First, I have to acknowledge that I may be engaging in rescue bias right now. Having said this, taking biological plausibility into account, the findings are very likely explained by confounding by indication. Namely, the docs who choose, say, dual rather than single therapy against gram-negative bacteria may be pre-consciously incorporating some intangible patient data into their choices, data that are not well represented by either laboratory values or disease severity scoring systems. I know this is a bit "soft" and maybe even "touchy-feely", but ask any doc, and s/he will confirm this phenomenon.

On the other hand, to be fair and balanced, I do have to agree that there may be other explanations. These include the possibility that our guideline recommendations, never really prospectively validated, may be wrong. Perhaps there is something about the untoward effects of these broad spectrum regimens that is at play. Maybe it is as simple as the "no free lunch" principle, and that even in the situation of covering appropriately broadly, introducing additional drugs increases not only their benefits, but also the risks associated with them. Finally, I have to acknowledge the possibility that we just have no clue what any of this means because our understanding of how antibiotics work in the setting of these types of pneumonia is flawed.

_INPUT DATA_:
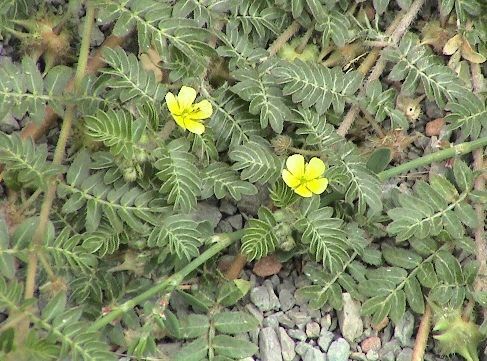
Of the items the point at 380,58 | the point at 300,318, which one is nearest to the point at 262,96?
the point at 380,58

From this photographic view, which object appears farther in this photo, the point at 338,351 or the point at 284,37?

_EXERCISE PROMPT_: Rewrite the passage on antibiotic treatment choices from "On the other" up to and including "pneumonia is flawed.", replacing "guideline recommendations" with "treatment protocols".

_ANSWER BOX_:
On the other hand, to be fair and balanced, I do have to agree that there may be other explanations. These include the possibility that our treatment protocols, never really prospectively validated, may be wrong. Perhaps there is something about the untoward effects of these broad spectrum regimens that is at play. Maybe it is as simple as the "no free lunch" principle, and that even in the situation of covering appropriately broadly, introducing additional drugs increases not only their benefits, but also the risks associated with them. Finally, I have to acknowledge the possibility that we just have no clue what any of this means because our understanding of how antibiotics work in the setting of these types of pneumonia is flawed.